Interview: Dr. Joshua Tucker on Bots and Regulating Social Media
At DisinfoLab, we track the activity of bot accounts on social media and seek to understand how narratives promoted by these accounts develop over time. In July, DisinfoLab sat down with Professor Joshua Tucker to discuss the relationship between social media and politics, and how bot accounts can play a role in shaping political narratives.
Joshua Tucker is a Professor of Politics at New York University, where he serves as the co-director of The Center for Social Media and Politics, an academic research institute that publishes policy-relevant research on the impact of social media in politics. Additionally, Professor Tucker is a co-author and editor of The Monkey Cage, a politics and policy blog at the Washington Post that promotes the work of political scientists within the national political conversation.
His current research provides critical context to the conversation surrounding democratic values in the digital political environment. Professor Tucker’s work spans a variety of areas, including network diversity, partisan echo chambers, online hate speech and protests, and Russian bots and trolls.
The following interview has been edited for clarity and length.
DL: Discussions of disinformation have taken center stage over the last few years and “bot” is a term that comes up very frequently. What exactly are bots, and what role do they play in politics on social media?
JT: Bots are fully automated accounts that produce content online that is governed by the use of algorithms. The algorithm itself produces the content as opposed to a human being sitting at a terminal and typing. We contrast that with a “troll,” which refers to an actual human being producing the content. Normally when we use the term troll, we’re referring to someone who has a false identity: they are pretending to be someone they're not. And then there's a third term, “cyborg,” which gets much less attention in the media, but probably explains a lot of these accounts. A cyborg would be an account where some of the content is produced by an algorithm and some of the content is produced by a human.
This brings us to a good point: bots themselves are neither inherently good nor bad. It depends on your research question. And it depends to what use they're being put to.
DL: One scenario which prompted discourse over the roles of bots and trolls in online disinformation was the 2016 presidential election when the Russian Internet Research Agency (IRA) was found to have used various online tactics to advance Russian interests online. In your research, you concluded that IRA tools were unlikely to have had a significant impact on the election outcome. Could you explain why?

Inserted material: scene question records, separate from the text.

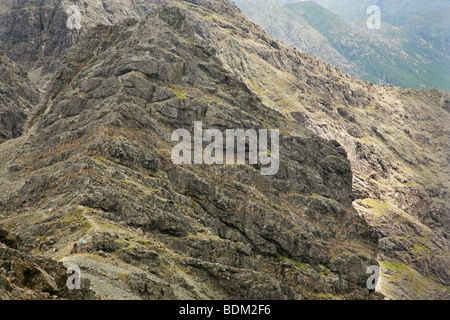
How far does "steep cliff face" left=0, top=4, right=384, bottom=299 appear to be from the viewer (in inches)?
2876

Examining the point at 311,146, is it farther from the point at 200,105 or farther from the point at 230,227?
the point at 230,227

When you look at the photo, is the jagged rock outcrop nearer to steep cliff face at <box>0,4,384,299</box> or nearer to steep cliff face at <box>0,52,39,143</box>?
steep cliff face at <box>0,4,384,299</box>

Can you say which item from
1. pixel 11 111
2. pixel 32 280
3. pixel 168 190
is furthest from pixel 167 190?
pixel 11 111

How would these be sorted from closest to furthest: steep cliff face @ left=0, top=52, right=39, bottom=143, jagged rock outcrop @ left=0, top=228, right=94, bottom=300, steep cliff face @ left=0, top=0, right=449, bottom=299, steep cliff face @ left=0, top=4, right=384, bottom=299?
jagged rock outcrop @ left=0, top=228, right=94, bottom=300, steep cliff face @ left=0, top=4, right=384, bottom=299, steep cliff face @ left=0, top=0, right=449, bottom=299, steep cliff face @ left=0, top=52, right=39, bottom=143

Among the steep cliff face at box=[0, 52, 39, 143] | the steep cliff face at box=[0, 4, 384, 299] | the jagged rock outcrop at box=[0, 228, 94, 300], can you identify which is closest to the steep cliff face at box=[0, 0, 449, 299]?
the steep cliff face at box=[0, 4, 384, 299]

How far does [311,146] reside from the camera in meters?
142

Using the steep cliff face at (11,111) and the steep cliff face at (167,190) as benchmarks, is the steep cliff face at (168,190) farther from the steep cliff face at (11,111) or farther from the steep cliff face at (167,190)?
the steep cliff face at (11,111)

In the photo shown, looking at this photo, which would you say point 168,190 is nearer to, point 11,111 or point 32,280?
point 32,280

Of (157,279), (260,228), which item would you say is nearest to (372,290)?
(260,228)

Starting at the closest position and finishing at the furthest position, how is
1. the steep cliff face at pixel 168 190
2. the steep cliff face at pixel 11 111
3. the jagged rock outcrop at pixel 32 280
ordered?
1. the jagged rock outcrop at pixel 32 280
2. the steep cliff face at pixel 168 190
3. the steep cliff face at pixel 11 111

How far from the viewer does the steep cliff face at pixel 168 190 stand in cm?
7306

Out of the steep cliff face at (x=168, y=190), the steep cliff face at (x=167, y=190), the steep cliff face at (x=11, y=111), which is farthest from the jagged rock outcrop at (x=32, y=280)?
the steep cliff face at (x=11, y=111)

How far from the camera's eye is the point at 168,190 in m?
97.8
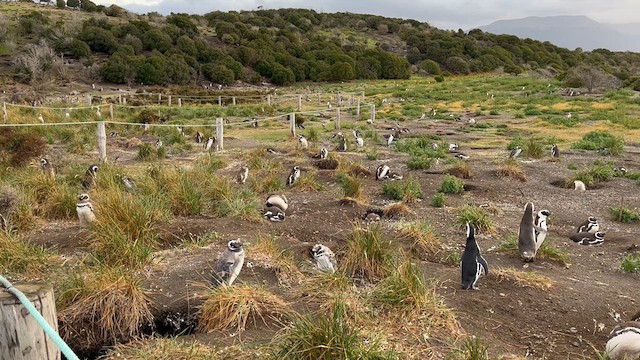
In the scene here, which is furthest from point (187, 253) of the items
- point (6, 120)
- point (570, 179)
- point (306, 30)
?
point (306, 30)

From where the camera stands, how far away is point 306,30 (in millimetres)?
71750

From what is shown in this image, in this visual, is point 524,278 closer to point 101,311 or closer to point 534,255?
point 534,255

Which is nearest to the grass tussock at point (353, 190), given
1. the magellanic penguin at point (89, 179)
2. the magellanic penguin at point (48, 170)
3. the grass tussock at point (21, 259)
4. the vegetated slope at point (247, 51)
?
the magellanic penguin at point (89, 179)

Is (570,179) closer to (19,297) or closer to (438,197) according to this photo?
(438,197)

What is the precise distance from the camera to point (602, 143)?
1544 centimetres

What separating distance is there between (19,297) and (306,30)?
71.8 metres

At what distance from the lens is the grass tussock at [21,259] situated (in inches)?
216

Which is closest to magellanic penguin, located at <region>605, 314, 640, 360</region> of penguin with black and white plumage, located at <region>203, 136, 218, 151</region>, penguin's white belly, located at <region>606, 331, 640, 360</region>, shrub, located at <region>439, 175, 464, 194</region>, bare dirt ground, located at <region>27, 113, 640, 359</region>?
penguin's white belly, located at <region>606, 331, 640, 360</region>

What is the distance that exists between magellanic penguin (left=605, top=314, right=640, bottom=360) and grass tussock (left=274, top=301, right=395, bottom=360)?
1.60 meters

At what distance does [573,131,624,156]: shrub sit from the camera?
14.4 metres

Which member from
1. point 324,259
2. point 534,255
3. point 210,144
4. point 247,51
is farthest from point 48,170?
point 247,51

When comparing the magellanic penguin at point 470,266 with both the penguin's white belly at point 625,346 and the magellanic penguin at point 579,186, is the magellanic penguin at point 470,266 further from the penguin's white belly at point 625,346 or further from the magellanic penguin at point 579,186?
the magellanic penguin at point 579,186

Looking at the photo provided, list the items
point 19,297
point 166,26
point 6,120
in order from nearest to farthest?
point 19,297 < point 6,120 < point 166,26

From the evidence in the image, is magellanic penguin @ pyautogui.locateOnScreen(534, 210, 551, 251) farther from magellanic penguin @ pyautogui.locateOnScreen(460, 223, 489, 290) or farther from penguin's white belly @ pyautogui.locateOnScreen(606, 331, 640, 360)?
penguin's white belly @ pyautogui.locateOnScreen(606, 331, 640, 360)
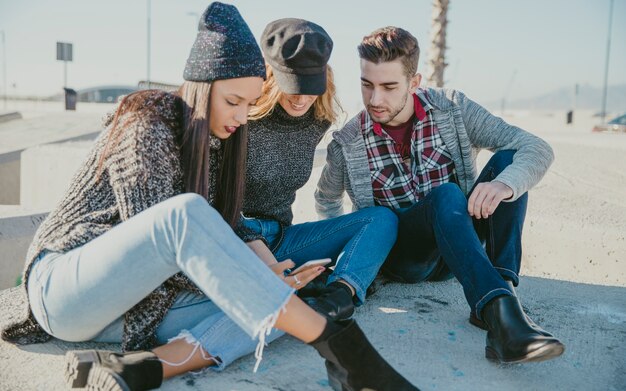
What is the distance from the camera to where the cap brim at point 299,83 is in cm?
290

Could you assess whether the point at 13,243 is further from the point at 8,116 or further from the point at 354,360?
the point at 8,116

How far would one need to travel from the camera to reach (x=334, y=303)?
2.52m

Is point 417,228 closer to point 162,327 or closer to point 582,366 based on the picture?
point 582,366

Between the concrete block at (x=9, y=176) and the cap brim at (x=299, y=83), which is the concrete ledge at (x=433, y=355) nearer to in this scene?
the cap brim at (x=299, y=83)

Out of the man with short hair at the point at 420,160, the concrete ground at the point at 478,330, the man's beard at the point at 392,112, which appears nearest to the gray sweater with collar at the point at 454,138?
the man with short hair at the point at 420,160

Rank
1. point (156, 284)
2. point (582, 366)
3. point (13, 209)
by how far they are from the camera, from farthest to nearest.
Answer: point (13, 209) < point (582, 366) < point (156, 284)

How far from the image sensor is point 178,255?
1.82 metres

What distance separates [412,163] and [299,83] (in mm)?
817

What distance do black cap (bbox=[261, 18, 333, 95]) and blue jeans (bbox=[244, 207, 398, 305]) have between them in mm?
689

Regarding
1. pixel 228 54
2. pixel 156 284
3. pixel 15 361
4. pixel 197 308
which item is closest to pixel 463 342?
pixel 197 308

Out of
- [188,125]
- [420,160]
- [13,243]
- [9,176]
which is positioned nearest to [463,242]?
[420,160]

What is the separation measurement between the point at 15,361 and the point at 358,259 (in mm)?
1517

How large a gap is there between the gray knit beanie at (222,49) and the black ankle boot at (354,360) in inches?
Result: 41.2

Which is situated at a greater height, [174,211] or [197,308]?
[174,211]
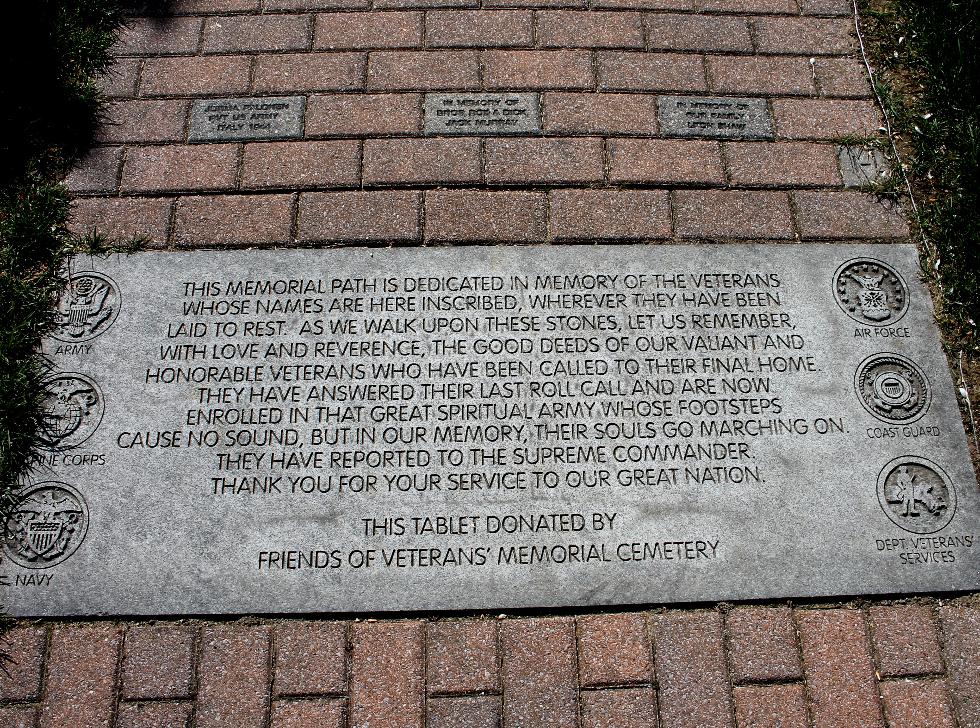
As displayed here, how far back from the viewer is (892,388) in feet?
10.3

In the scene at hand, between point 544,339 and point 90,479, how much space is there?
178 centimetres

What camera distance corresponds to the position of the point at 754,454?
300cm

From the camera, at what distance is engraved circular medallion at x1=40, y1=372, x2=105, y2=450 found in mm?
3055

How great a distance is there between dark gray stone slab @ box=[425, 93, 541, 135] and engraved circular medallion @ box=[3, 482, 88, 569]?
2.12 metres

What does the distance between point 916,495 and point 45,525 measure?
3.19 m

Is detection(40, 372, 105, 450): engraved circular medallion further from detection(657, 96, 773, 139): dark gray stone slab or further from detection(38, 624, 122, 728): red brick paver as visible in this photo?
detection(657, 96, 773, 139): dark gray stone slab

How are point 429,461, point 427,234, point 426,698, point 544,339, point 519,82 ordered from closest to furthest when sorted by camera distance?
point 426,698, point 429,461, point 544,339, point 427,234, point 519,82

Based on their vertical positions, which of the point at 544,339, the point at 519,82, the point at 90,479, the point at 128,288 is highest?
the point at 519,82

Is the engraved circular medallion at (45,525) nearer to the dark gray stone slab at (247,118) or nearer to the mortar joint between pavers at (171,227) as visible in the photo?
the mortar joint between pavers at (171,227)

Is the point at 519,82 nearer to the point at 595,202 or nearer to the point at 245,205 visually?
the point at 595,202

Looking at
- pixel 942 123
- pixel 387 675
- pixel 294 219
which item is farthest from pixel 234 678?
pixel 942 123

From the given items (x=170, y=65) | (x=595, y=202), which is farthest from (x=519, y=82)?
(x=170, y=65)

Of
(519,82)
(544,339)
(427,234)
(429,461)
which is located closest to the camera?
(429,461)

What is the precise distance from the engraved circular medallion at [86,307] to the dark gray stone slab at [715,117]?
2493 millimetres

JT: In the lab, we looked at survey data that was linked to the Twitter handles of people who took those surveys. We could go out and collect all of the tweets by all the people they followed and get a sense of, first of all, how concentrated that data was. A uniform distribution would mean every single person on Twitter is equally likely to see a tweet by a Russian troll. But exposure to tweets was highly concentrated. Most people have no exposure. Other people have quite a bit of exposure.
Who are those people? Republican men. In this study, we went and collected information on how much people were exposed to other potential sources of politics, including tweets from politicians and tweets from the media. The number of tweets that people saw from trolls is minuscule compared to the number of tweets they see from these other sources of information.
Our postulation here is that if you have a situation where A) for most people, it's really hard to change their vote, B) people are being bombarded with tons of information over the course of the campaign, C) most people aren't seeing anything from these trolls, it's concentrated among small numbers of people who are likely to vote for Trump anyway, and D) even within social media, it's being dwarfed by all sorts of other information, it seems like a stretch to argue that the tweets that people see from Russian trolls would be the thing that tipped them the edge.
That doesn't mean it shouldn't be considered a national security threat to have a foreign government trying to interfere with the election environment in our country. That doesn't mean that this wasn't a probe to see how we would respond when other countries tried to interfere with the context of an election. The question of whether this is something that the government should view as a national security threat is very different from whether these tweets had a causal effect on political behavior.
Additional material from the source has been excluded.